Copy out the entries word for word, from the line containing "In terms of" down to the line containing "pixel 246 474, pixel", both of those lines included.

>> START

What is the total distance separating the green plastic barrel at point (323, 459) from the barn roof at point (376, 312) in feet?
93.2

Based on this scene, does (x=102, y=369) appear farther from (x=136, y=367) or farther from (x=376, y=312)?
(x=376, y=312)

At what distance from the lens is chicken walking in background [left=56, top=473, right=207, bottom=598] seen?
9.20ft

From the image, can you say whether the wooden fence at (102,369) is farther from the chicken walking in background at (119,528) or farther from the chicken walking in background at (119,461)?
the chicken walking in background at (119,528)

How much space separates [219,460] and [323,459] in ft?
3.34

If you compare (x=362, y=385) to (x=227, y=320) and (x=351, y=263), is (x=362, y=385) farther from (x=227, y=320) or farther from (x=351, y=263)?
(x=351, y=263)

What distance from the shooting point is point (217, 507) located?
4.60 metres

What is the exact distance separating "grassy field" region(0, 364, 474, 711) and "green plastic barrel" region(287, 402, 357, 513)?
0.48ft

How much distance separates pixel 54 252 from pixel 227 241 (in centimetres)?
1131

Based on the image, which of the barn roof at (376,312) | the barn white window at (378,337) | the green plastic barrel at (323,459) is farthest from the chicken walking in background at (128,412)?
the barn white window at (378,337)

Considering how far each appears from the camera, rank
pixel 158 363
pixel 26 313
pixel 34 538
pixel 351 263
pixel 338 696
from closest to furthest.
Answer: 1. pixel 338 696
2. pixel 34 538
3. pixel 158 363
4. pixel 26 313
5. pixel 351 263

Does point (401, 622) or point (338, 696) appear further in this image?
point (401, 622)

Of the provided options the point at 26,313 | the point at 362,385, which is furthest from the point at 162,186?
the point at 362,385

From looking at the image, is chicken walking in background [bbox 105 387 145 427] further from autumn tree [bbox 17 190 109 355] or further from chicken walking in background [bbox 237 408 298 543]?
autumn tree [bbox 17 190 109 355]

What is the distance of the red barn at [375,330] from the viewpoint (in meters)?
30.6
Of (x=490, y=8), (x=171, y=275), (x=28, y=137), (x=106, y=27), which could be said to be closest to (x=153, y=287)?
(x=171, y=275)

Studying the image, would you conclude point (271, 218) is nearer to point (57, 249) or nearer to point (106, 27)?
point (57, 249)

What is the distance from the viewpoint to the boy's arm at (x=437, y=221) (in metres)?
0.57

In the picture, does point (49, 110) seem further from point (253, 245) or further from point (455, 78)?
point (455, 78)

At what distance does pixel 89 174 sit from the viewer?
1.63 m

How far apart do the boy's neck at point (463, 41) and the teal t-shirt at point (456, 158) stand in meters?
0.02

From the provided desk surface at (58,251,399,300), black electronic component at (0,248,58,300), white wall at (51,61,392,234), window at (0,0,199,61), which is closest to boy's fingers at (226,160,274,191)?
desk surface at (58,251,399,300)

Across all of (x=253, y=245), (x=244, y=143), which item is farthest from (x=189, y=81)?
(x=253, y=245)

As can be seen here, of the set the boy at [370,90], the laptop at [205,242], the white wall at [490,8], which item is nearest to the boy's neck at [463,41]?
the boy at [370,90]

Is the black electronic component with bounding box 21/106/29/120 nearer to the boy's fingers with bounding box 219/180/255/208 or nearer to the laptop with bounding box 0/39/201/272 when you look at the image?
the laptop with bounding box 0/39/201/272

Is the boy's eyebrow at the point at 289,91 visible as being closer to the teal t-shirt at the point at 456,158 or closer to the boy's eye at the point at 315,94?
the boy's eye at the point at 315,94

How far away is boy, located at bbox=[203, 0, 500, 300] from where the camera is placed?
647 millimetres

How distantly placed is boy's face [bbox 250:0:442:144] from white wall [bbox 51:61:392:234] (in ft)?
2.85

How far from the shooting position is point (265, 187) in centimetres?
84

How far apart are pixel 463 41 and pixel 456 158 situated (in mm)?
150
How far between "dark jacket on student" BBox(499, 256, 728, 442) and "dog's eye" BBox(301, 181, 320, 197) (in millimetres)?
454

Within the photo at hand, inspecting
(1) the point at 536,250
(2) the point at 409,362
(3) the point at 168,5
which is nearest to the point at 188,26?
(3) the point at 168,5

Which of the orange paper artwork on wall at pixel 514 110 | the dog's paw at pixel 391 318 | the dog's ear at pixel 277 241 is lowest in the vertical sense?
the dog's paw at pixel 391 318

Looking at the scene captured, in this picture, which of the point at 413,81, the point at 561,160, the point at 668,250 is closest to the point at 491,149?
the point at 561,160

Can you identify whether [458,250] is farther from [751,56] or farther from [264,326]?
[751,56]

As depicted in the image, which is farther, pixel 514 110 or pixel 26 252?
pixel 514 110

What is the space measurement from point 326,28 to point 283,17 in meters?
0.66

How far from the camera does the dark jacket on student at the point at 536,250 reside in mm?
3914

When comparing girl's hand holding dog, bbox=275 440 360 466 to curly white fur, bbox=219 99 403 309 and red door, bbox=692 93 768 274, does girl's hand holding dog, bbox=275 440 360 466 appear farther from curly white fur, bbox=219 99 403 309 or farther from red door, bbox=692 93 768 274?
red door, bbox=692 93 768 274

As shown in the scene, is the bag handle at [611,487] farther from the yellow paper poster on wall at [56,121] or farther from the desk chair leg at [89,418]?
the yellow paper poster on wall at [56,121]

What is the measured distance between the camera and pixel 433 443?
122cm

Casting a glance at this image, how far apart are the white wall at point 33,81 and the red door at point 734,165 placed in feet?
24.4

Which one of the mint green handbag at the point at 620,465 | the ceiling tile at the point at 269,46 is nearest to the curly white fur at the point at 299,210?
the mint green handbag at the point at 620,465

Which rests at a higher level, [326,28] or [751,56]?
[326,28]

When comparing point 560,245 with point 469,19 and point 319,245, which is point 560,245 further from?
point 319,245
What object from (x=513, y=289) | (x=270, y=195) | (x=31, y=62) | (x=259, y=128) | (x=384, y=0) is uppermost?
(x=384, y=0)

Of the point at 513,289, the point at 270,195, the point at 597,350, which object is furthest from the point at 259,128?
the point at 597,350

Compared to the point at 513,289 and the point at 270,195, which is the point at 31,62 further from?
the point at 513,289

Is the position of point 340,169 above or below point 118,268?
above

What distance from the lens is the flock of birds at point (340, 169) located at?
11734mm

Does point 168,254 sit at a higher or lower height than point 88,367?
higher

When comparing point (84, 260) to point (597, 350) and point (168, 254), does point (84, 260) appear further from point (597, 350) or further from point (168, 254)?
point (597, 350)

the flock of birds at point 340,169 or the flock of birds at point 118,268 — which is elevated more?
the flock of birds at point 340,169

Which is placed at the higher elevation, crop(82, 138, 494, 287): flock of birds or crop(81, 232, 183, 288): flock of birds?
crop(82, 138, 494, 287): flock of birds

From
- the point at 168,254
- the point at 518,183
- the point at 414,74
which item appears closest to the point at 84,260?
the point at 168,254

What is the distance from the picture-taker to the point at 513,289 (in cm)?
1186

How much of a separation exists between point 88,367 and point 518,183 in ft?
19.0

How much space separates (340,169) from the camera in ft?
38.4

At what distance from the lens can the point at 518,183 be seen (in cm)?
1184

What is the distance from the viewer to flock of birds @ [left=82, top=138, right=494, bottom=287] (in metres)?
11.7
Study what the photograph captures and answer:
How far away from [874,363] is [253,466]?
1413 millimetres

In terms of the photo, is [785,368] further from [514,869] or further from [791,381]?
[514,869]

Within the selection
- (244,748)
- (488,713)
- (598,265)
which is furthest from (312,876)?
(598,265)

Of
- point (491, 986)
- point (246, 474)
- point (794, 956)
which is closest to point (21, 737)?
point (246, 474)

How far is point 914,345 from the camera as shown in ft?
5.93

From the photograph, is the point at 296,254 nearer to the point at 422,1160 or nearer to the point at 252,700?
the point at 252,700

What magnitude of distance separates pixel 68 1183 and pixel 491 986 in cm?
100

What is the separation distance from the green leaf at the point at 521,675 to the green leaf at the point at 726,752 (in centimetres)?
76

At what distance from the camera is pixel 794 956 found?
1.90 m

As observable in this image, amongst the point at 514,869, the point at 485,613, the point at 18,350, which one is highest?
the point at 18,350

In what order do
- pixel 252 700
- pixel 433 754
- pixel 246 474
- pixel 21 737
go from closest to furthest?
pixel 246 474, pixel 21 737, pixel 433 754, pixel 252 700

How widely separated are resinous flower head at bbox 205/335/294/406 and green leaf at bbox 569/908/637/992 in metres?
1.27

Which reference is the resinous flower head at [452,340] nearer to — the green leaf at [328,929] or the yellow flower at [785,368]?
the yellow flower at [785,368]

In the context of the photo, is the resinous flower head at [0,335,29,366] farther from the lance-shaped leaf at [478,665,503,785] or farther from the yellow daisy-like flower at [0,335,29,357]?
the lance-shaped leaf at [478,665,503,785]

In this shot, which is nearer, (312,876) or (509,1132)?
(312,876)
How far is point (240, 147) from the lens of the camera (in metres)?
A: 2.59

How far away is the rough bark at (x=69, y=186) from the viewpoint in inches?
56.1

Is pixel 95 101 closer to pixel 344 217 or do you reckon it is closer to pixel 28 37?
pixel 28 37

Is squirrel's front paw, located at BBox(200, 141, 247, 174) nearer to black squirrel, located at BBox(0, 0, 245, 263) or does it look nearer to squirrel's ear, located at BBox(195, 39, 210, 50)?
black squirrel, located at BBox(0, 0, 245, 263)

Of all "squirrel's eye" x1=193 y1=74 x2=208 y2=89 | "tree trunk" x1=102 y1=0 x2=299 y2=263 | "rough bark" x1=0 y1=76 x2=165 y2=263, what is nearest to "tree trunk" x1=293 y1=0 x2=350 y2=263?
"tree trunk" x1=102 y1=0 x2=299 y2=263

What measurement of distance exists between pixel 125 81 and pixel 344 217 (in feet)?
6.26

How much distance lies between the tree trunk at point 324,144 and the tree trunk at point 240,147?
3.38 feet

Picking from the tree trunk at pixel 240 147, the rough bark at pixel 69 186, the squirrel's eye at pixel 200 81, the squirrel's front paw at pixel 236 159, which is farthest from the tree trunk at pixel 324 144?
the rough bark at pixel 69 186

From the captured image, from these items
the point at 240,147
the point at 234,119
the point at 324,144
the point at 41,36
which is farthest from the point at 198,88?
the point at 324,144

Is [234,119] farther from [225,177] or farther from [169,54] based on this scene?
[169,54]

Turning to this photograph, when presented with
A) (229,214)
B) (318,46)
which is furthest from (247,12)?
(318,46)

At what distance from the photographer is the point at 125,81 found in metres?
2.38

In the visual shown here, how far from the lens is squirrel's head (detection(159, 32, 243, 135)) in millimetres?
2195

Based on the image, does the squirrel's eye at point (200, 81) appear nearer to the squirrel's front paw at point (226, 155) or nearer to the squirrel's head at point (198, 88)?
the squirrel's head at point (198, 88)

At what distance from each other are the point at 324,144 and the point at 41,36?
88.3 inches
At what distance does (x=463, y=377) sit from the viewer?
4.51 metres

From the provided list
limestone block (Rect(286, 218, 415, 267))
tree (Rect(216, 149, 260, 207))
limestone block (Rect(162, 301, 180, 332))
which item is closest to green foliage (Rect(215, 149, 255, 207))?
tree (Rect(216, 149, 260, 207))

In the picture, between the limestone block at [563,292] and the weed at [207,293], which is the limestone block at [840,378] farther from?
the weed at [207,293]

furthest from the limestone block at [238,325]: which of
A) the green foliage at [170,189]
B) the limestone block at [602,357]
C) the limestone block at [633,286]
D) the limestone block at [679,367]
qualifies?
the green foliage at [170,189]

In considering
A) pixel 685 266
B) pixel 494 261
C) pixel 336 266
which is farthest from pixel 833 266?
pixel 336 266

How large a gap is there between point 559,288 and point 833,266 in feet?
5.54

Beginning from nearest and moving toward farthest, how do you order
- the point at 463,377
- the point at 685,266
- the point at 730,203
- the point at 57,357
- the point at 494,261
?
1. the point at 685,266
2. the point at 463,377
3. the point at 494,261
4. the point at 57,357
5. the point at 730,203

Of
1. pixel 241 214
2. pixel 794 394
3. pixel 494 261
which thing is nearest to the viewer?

>> END

> _WRITTEN SOLUTION_
In terms of the photo, is [785,368] further from [514,869] or further from [791,381]?
[514,869]

Within the selection
- (244,748)
- (488,713)
- (598,265)
which is furthest from (312,876)?
(598,265)

Of
- point (491, 986)
- point (246, 474)
- point (794, 956)
which is closest to point (21, 737)?
point (246, 474)

How far is point 914,345 from the camera as shown in ft?
5.93

From the photograph, is the point at 296,254 nearer to the point at 422,1160 or nearer to the point at 252,700?
the point at 252,700

What magnitude of distance separates pixel 68 1183 and pixel 491 986 in cm?
100

What is the separation distance from the green leaf at the point at 521,675 to the green leaf at the point at 726,752 (in centimetres)?
76

At what distance from the camera is pixel 794 956 found?
1.90 m

As observable in this image, amongst the point at 514,869, the point at 485,613, the point at 18,350, which one is highest?
the point at 18,350

In what order do
- pixel 252 700
- pixel 433 754
- pixel 246 474
- pixel 21 737
go from closest to furthest?
pixel 246 474, pixel 21 737, pixel 433 754, pixel 252 700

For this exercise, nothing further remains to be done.